They found their new quarters, luxurious empty rooms meant for off-planet guests.  Hours passed without any message from Mundi and the waiting, with nothing to do but worry, became harder.  Jayke went out to get food for them and returned a short time later, empty handed, with terrible news. 

Obi-Wan and Sarane were sitting in the big parlour reading when the older Master burst in. 

“Force damn it, what’s going on!  Mundi is dead!” 

Obi-Wan’s stomach plummeted. “What!  How?” 

“He was found dead in a corridor leading to Yoda’s rooms.  He’d been stabbed.”

 

Events crowded in on Sarane so that it seemed he barely had time to fear.  Within minutes of the old Jedi Master’s arrival they heard the sound of many feet, the unmistakeable arrival of the Jedi.  There was no longer any time to talk.  It was time to fight. 

The door blew open, the entry suddenly full of bodies and the hum of multi-coloured lightsabers.  Luckily they had come in such numbers that they cruelled their own attack, blocking the door way in their apparent eagerness to destroy the Sith.  He watched Obi-Wan fight, recognised he was being entirely defensive, holding them off but not striking for the kill. 

In spite of every dark instinct that was telling him that here was the enemy, here were things to be killed, still he followed suit.  He cut and parried, pushed them back through the door, kicked the legs out from under them, backhanded them into walls.  Though he almost died many times, he did not kill. 

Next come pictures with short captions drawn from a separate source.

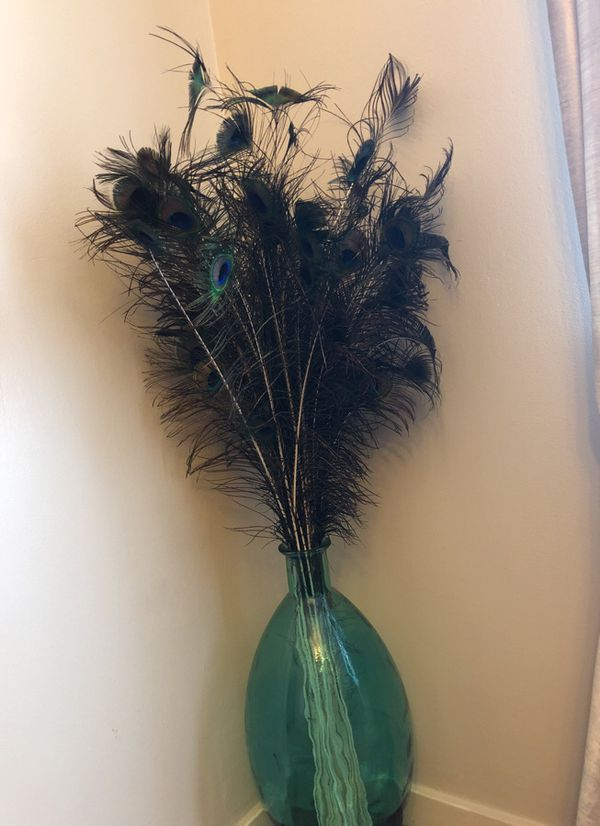 Peacock Feathers In Vase Best Vase Decoration 2018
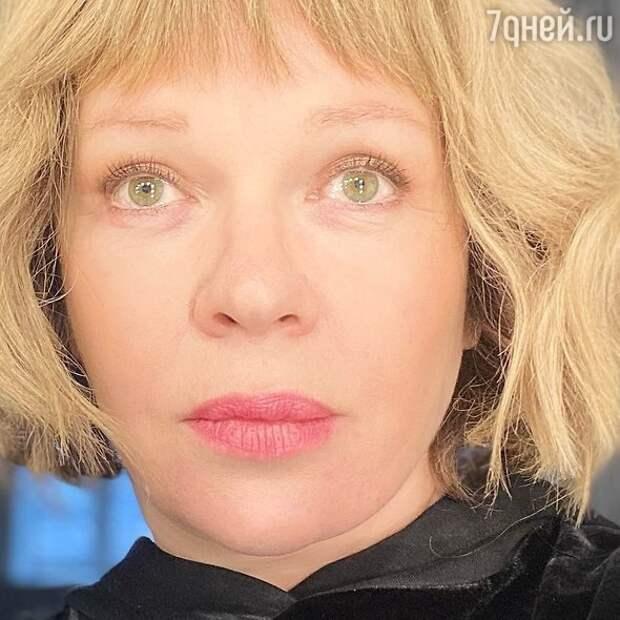 Старшенький: Елена Валюшкина впервые показала взрослого сына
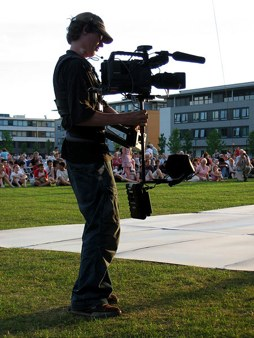450Px-Steadicam And Operator In Front Of Crowd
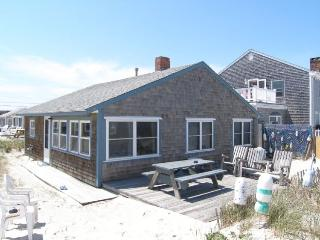 Perfect 3 bedroom House in East Sandwich with Deck - East Sandwich vacation rentals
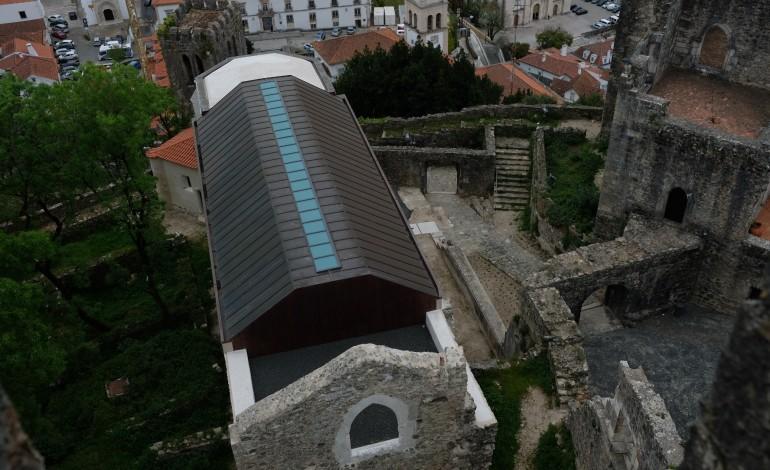 as-primeiras-imagens-da-igreja-da-pena-e-do-castelo-de-leiria-depois-das-obras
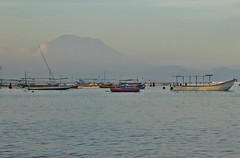 Bali - Sanur Boats & Mount Agung at Sunset (zorro1945) Tags: bali indonesia asia sanur mountagung volcano mountain sea boats eveninglight sunset sundown gloaming nightfall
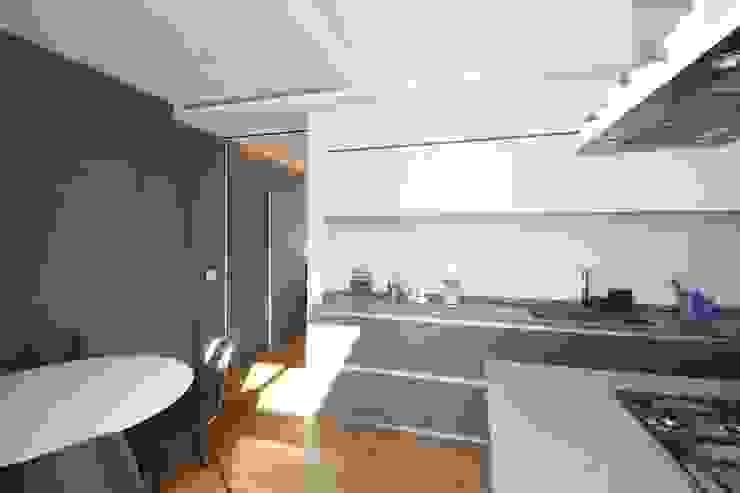 APPARTAMENTO A PALERMO – 2017 Cucina moderna di Giuseppe Rappa & Angelo M. Castiglione Moderno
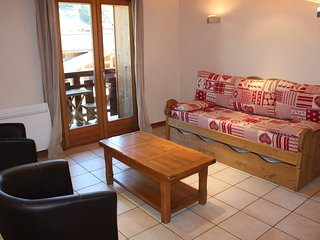 Aprt. Azalees 5 - Apartment with view centrally located and foot steps to slopes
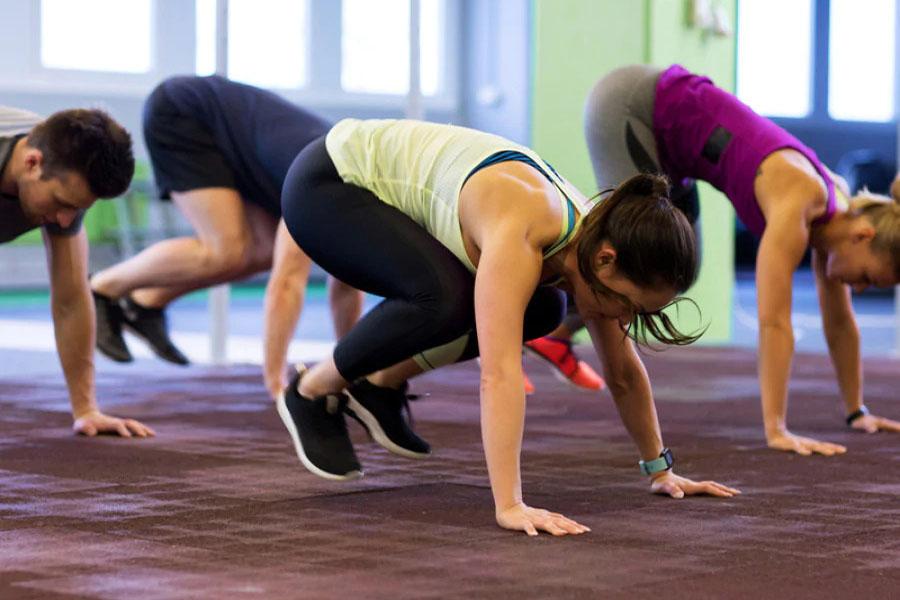 Burpee, uno degli esercizi fitness più completi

He heard a familiar voice behind him.  “Over here!” 

A couch sailed through the air, knocking the foremost group of Jedi back out through the door.  Sarane turned and ran through the hole in the wall that Jayke had cut with his lightsaber.  Sarane grinned and slapped the old man on t he shoulder. 

“Smart Jedi!’  He ducked into the empty side corridor, saw that Obi-Wan was just behind him – and then Jayke staggered as a blaster shot caught him in the chest.  He sagged against the wall, blood running down his chin and Obi-Wan cried out, horrified. 

“NO!  Jayke!” 

The old man sank to the floor, lightsaber still gripped in his fist.  “Go!  Get – out.”  Even as he died, he waved blaster shots away.  “Save yourself – my boy. . .” 

Sarane grabbed hold of Obi-Wan and pulled him down the corridor.  Obi-Wan tried to pull away but Sarane held him in an unbreakable grip.  “He died to save you, don’t make it a waste.” 

“Jayke!”  Obi-Wan was shaking with grief and Sarane could sense it, a terrible ache that cut through his anger.  “He was. . .he was my friend.” 

“Yes.  Mourn later.  Right now we have to get out of here.” 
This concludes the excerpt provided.